Construction of the Church of the Immaculate Conception was overseen by the building committee of the Society for the Construction of Catholic Churches in the Diocese of Brno, which was founded in January 1907. Both the society and the committed were chaired by the Bishop of Brno, Count Paul von Huyn. Donations for the church’s construction and furnishings were collected from all over the diocese. Huyn’s important contribution to the project’s realization is commemorated by an image of his episcopal coat of arms done in inlay work on the floor of the presbytery. The church has a capacity of around 2,000 worshippers and was built for what was then the third district of Brno encompassing the southern suburbs, whose distinctly industrial character is among other things visible in the area immediately north of the church – the site of the former Mosilana textile works. The land for the church building, located on the site of a former river island, was donated free of charge by the city. Sometime before the late 13th century, a leper hospital had been built here with a chapel dedicated to St. Stephen. The building later served as a shelter, dormitory, nursery school and guardhouse. In June 1909, Brno’s first city architect, Franz Holik, began drafting plans for a small square with a church, a rectory and two symmetrically placed school buildings.

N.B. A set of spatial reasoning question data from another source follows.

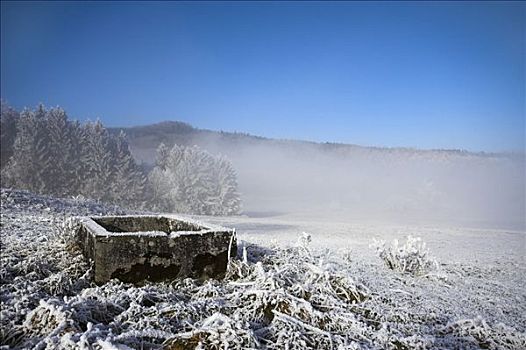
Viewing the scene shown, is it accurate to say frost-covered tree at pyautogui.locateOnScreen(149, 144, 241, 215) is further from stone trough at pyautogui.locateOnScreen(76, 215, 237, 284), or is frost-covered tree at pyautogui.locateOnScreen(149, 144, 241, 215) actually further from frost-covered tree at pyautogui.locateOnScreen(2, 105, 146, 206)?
stone trough at pyautogui.locateOnScreen(76, 215, 237, 284)

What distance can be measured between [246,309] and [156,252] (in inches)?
58.4

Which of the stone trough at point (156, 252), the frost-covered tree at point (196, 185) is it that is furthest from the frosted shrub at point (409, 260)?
the frost-covered tree at point (196, 185)

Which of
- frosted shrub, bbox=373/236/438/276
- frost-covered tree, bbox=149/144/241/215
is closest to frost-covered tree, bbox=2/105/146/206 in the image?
frost-covered tree, bbox=149/144/241/215

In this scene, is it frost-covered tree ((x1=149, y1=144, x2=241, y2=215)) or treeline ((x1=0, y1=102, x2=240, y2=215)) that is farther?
frost-covered tree ((x1=149, y1=144, x2=241, y2=215))

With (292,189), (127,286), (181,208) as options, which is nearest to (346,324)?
(127,286)

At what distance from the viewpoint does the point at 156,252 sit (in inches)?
226

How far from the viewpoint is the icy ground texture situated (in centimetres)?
418

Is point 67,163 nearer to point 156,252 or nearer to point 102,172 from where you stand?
point 102,172

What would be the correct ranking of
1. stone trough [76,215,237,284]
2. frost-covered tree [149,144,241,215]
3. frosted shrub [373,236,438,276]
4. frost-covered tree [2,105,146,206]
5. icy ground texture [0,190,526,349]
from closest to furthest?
icy ground texture [0,190,526,349] → stone trough [76,215,237,284] → frosted shrub [373,236,438,276] → frost-covered tree [2,105,146,206] → frost-covered tree [149,144,241,215]

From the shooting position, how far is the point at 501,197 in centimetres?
2216

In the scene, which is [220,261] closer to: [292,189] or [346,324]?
[346,324]

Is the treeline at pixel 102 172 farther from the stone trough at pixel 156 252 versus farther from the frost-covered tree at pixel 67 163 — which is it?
the stone trough at pixel 156 252

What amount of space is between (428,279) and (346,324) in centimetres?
389

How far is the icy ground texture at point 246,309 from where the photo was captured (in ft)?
13.7
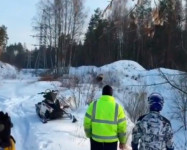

Holik subsequently presented a series of sketches of various stylistic designs and volumetric arrangements for the new church. The chosen alternative was the most progressive of the designs, combining Neo-Baroque elements with Wagnerian modernism, which the architect was very familiar with, as he had studied under Otto Wagner for two years at the Vienna Academy. Construction work was carried out by the Brno building firm of Josef Müller under the supervision of the engineer Emanuel Straka.
The Jubilee Church of Emperor Franz Joseph I, as it was originally named, was built to commemorate the 60th anniversary of the emperor’s reign in 1908, and the foundation stone was laid on his 80th birthday on 18 August 1910. The church’s consecration on 18 January 1914 was attended by a member of the royal family, Archduke Friedrich, Duke of Teschen, who donated the main altar and was accompanied by his wife Isabella.
The church has a Latin cross floor plan with a nave and transept and a shallow, polygonal north-facing presbytery. A 60-metre-high tower rises above the main entrance, which is accentuated by a recessed artificial stone portal. The presbytery is flanked by the church’s sacristy and a chapel dedicated to the Betrothal of the Virgin Mary. The marshy ground beneath the building had to be strengthened with reinforced concrete. The church’s vaults are made of a concrete shell and the roof is metal. Inside, rich vegetal and zoomorphic wall paintings with symbolic references to the Virgin Mary produce an impressive display of Art Nouveau décor. These ornamental elements, painted by František Kolbábek according to a design by Hans Kalmsteiner, were restored during renovation work in 1967–1982. The stained-glass windows with medallions of saints and other motifs, including the final Swedish assault on Brno on 15 August 1645, were produced by Benedikt Škarda’s company according to designs by the painter Jaroslav Malý. Unfortunately, the stained glass on the church’s eastern side was destroyed by a blast wave from an exploding bomb towards the end of the Second World War.
The window above the main entrance depicting The Miracle of St. Elizabeth of Hungary dates from 1912 and was produced by the Tiroler Glasmalerei workshop in Innsbruck (after a design by Bernhard Rice). The altars, pulpit, pews, cabinets in the sacristy, the Holy Sepulchre and many other interior items and decoration were designed by Franz Holik and mostly manufactured by Brno companies. The painting and sculptural decoration of the altars was also entrusted to artists associated with Brno: the painters Friedrich Hans Wacha and Eduard Csánek and the sculptor Carl Wollek. The relief on the tympanum on the portal and the angel statues on the main elevation, however, were the work of Milán Havlíček from Prague. Wacha devoted great care to the painting on the main altar, which he worked on in 1910–1913 with support from Johann II, Prince of Liechtenstein. The triangular composition depicts the praying Virgin Mary with the kneeling patrons of the diocese, Saints Peter and Paul, above Brno at dawn.
In 1910, a four-storey school for boys was built to the west of the church, but the planned school for girls never materialized. Instead, the third side of the ‘church square’ – an analogous example of which can be seen in front of the Piarist Church of Maria Treu in Vienna – is home to the constructivist building of the Labour Office. Holik also designed the three-storey rectory built in 1912 to the north-west behind the church.